Die Pieds-Noirs wanderten aus Frankreich und europäischen Ländern nach Algerien aus, oft als Arbeiter und Bauern, während die Nation etwa 130 Jahre lang unter französischer Herrschaft stand. Nachdem Algerien 1962 seine Unabhängigkeit erlangt hatte, flohen etwa 800.000 der Kolonisten nach Frankreich und viele andere, die blieben, wurden massakriert. Ihr Schicksal hat lange Ressentiments und Nostalgie für die koloniale Vergangenheit geschürt, Gefühle, die sich oft in Unterstützung für die extreme Rechte niedergeschlagen haben.

Im Jahr 2017, als er für die französische Präsidentschaft kandidierte, nannte Herr Macron die Kolonialisierung Algeriens ein „Verbrechen gegen die Menschlichkeit“, was Pied-Noir-Organisationen wütend machte.

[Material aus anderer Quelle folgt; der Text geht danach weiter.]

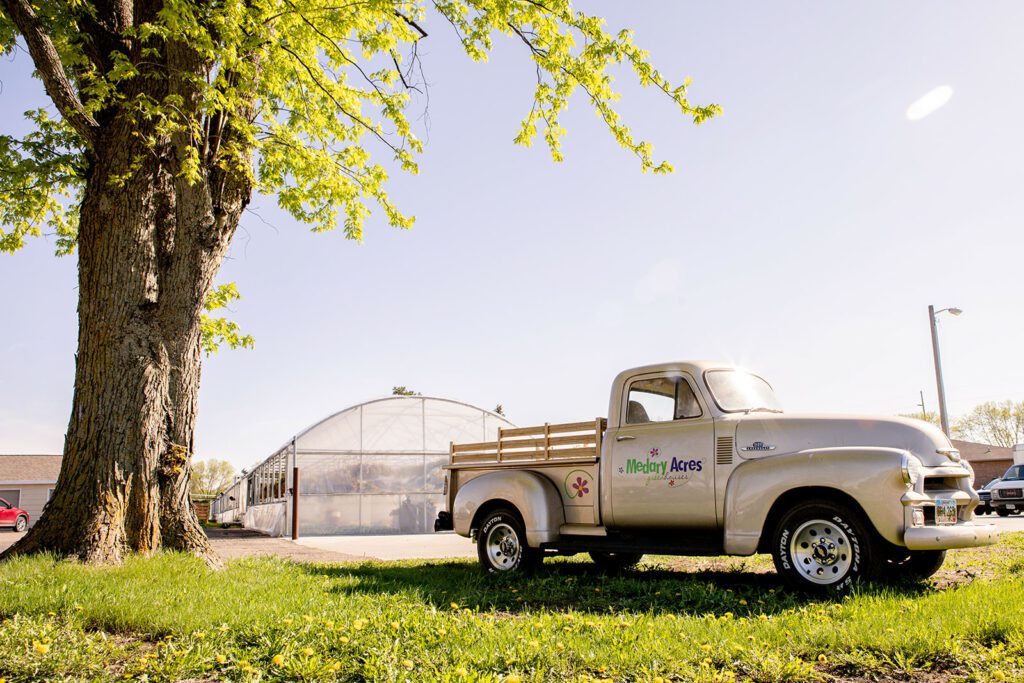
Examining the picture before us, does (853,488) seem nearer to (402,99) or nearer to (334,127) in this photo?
(402,99)

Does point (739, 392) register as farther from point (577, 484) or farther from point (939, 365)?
point (939, 365)

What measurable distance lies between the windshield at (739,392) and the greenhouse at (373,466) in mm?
15483

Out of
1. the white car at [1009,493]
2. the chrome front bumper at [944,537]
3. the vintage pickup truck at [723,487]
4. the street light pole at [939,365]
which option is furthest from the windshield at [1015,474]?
the chrome front bumper at [944,537]

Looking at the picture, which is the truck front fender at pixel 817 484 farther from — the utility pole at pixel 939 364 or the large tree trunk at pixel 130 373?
the utility pole at pixel 939 364

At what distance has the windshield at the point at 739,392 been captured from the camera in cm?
794

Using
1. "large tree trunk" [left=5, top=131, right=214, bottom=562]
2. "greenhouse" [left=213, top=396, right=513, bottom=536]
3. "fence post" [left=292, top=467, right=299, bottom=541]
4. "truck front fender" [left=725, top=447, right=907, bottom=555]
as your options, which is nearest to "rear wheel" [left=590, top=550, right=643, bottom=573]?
"truck front fender" [left=725, top=447, right=907, bottom=555]

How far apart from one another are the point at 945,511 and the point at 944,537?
0.31m

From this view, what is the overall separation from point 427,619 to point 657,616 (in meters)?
1.72

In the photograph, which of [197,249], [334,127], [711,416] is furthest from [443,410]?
[711,416]

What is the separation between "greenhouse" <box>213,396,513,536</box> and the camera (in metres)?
22.4

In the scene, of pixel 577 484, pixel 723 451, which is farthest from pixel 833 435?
pixel 577 484

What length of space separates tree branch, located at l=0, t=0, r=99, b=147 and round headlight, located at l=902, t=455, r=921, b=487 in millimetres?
8996

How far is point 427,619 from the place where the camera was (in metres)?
5.39

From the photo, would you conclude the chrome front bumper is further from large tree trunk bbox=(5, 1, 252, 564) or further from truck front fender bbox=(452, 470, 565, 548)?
large tree trunk bbox=(5, 1, 252, 564)
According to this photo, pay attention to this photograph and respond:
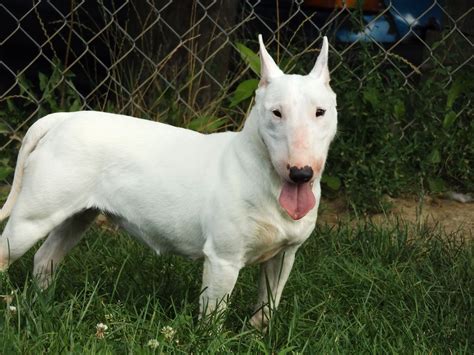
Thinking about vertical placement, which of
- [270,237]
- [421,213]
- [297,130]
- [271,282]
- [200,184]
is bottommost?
[421,213]

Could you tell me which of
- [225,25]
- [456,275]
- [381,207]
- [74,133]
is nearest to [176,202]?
[74,133]

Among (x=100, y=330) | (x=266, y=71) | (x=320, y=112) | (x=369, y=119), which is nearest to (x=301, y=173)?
(x=320, y=112)

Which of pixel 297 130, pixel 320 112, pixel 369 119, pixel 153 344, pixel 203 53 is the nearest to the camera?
pixel 153 344

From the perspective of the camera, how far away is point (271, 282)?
13.6 ft

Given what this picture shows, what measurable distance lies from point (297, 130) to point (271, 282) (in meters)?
0.79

Seine Worte am Mittwoch schlugen einen ganz anderen Ton an.

Als Antwort auf eine der Hauptforderungen der Pieds-Noirs erkannte Herr Macron offiziell an, dass französische Soldaten im März 1962 Dutzende von Anhängern Französisch-Algeriens getötet hatten. Er forderte auch, dass der Massenmord an Pieds-Noirs durch algerische Unabhängigkeitsbefürworter „angegangen und anerkannt“ werde.

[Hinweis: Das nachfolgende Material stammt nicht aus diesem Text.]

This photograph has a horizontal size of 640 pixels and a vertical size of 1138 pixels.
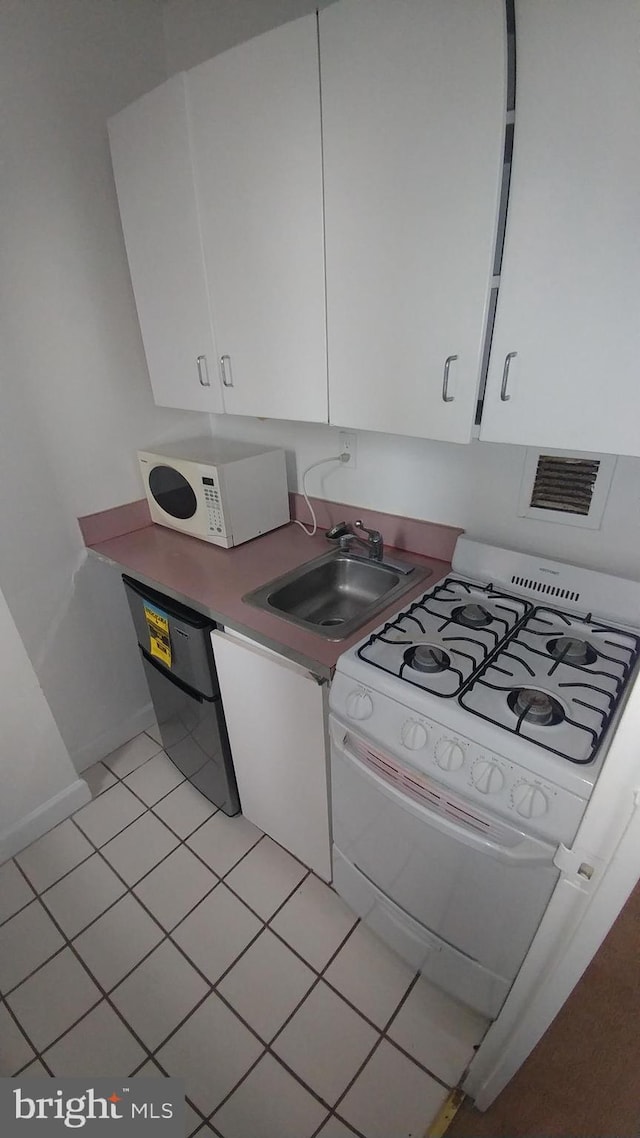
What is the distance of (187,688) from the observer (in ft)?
4.87

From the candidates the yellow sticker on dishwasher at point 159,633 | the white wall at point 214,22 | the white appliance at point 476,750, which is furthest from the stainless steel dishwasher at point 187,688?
the white wall at point 214,22

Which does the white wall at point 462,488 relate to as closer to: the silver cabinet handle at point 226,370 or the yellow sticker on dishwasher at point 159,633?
the silver cabinet handle at point 226,370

Herr Macron sagte der Versammlung, dass Pieds-Noirs und ihre Nachkommen eine „doppelte Bestrafung“ erfahren hätten.

„Da Sie in Algerien zur persona non grata geworden sind“, sagte er, „hatten Sie manchmal das Gefühl, in Frankreich unerwünscht zu sein.“

Während Herr Macron viele der Vorschläge in Herrn Storas Bericht angesprochen hat, hat er sich bisher gesträubt, Gisèle Halimi, eine berühmte französische Feministin und antikolonialistische Anwältin, im Panthéon, Frankreichs Heldengrab, zu begraben.

Nach Beschwerden von Harki- und Pied-Noir-Organisationen verwarf Herr Macron die Idee und stattdessen sagte dass Frankreich Frau Halimi Anfang dieses Jahres einen nationalen Tribut zollen würde. Aber Frau Halimis Sohn sagte der französischen Presse, dass er seit mehreren Wochen nichts von den Behörden gehört habe und dass er befürchte, dass sie die Ehrung aufgegeben hätten. Ein Berater von Herrn Macron sagte, die Behörden arbeiteten noch an einem Plan.

Einige Historiker begrüßen zwar die Bemühungen von Herrn Macron, die koloniale Vergangenheit Frankreichs in Algerien anzuerkennen, sagen jedoch, dass sein stückweiser Ansatz, jede Gemeinschaft einzeln anzusprechen, riskierte, nur konkurrierende Erinnerungen zu schüren, und dass eine einzige Rede über das Erbe des Algerienkriegs, die alle Missstände auf einmal umfasst, wäre sinnvoller gewesen.

Sylvie Thénault, Historikerin des Algerienkriegs beim CNRS, Frankreichs nationaler öffentlicher Forschungsorganisation, sagte, die schrittweise Politik laufe darauf hinaus, jedem Publikum eine andere, schmeichelhafte Form der Erinnerung anzubieten. „Wir werden allen sagen, was sie erwarten“, sagte sie.

Herr Stora, der den schrittweisen Prozess verteidigt, sagte, dass „jede Gemeinschaft ihr eigenes Trauma hatte“ und dass man „sie nicht alle undifferenziert ansprechen kann“.

Adele Cordonnier beigetragene Berichterstattung.